In any case, Charlie finally agrees to Kurtz’s plan: to flush out mysterious PLO bomber Khalil by presenting Charlie as the lover of his brother, the same Palestinian Charlie saw lecturing in England but now held prisoner by Kurtz’s group. Though suspicious of Charlie despite her public anti-Zionist views, the PLO gradually accept her, where she trains and proves herself capable at a Jordanian desert guerilla camp, all the while her movements carefully monitored by Kurtz.

Deeply cynical, The Little Drummer Girl nevertheless is notable as one of the first—if not the first—English-language film to present Palestinians as something other than a negative stereotype (e.g., The Delta Force, The Naked Gun, etc.), as bloodthirsty bomb-toting terrorists, and Israeli intelligence agents as saintly “freedom fighters.” Though it does not condone the violence inflicted by either side of this conflict, le Carré’s novel and the film explicitly emphasize that the PLO are not anti-Semitic but anti-Zionist. Conversely, Kurtz and his team are hardly honorable, torturing and murdering Palestinians with impunity, not to mention lying to the naïve Charlie throughout the story.

The underrated Diane Keaton would seem an odd choice for a role originally written for a British woman in her 20s. The offbeat casting almost works.
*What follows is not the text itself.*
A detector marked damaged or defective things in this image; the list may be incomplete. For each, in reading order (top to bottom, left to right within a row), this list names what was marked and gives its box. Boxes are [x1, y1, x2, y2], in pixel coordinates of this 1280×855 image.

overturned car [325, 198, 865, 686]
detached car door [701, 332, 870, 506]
Keaton, still remembered chiefly for her ‘70s comedies with Woody Allen, despite simultaneous appearances in The Godfather films, worked hard to retool her screen image giving fine performances in Reds (1981) and other films. The Little Drummer Girl interestingly allows Keaton’s uniquely quirky style to come through the character, and her playing an actress-playing-an-actress is also fairly credible, though Keaton’s attempt at an English actress (in her stage roles) is not.

One problem with the film seems to be the interesting but misguided casting of Klaus Kinski as Kurtz. Kinski is fine but the character seems written as a subtly manipulative charmer, the kind of part that might have worked better with, say, Anthony Hopkins or Derek Jacobi. One look at wild-eyed Kinski, and you’d have thought Charlie would be outta there in a heartbeat.
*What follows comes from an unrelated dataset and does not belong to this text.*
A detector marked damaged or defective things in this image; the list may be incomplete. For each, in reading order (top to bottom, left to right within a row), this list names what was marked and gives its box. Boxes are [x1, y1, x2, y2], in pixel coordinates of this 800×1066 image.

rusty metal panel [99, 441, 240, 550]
Mostly, though, it’s the confusion Hill’s film (his penultimate feature) can’t avoid that chiefly frustrates audiences. Le Carré’s spy intelligent, cynical spy novels are complex and morally ambiguous; even the celebrated miniseries of Tinker Tailor Soldier Spy with Alec Guinness as George Smiley (and its follow-up) demands the viewer’s full attention throughout. Yet The Little Drummer Girl, in faithfully adapting the novel, disregards the needs of the audience to at least be able to follow the plot, even if through the experiences of its manipulated protagonist.

Warner Archive’s Blu-ray of The Little Drummer Girl presents the film in its original 1.85:1 widescreen aspect ratio. The transfer is impressive even while, visually, Wolfgang Treu’s cinematography isn’t very interesting. The DTS-HD Master Audio is 2.0 mono, one of the last big studio releases not in stereo; it’s okay. Optional English subtitles are provided on this region-free release. The only extra is a trailer, one that doesn’t know how to sell the film.

Adaptations of le Carré novels are often excellent (The Spy Who Came in from the Cold, The Russia House, both versions of Tinker Tailor Soldier Spy, etc.) and the makings of another fine film are present here, though the various components just don’t come together this time.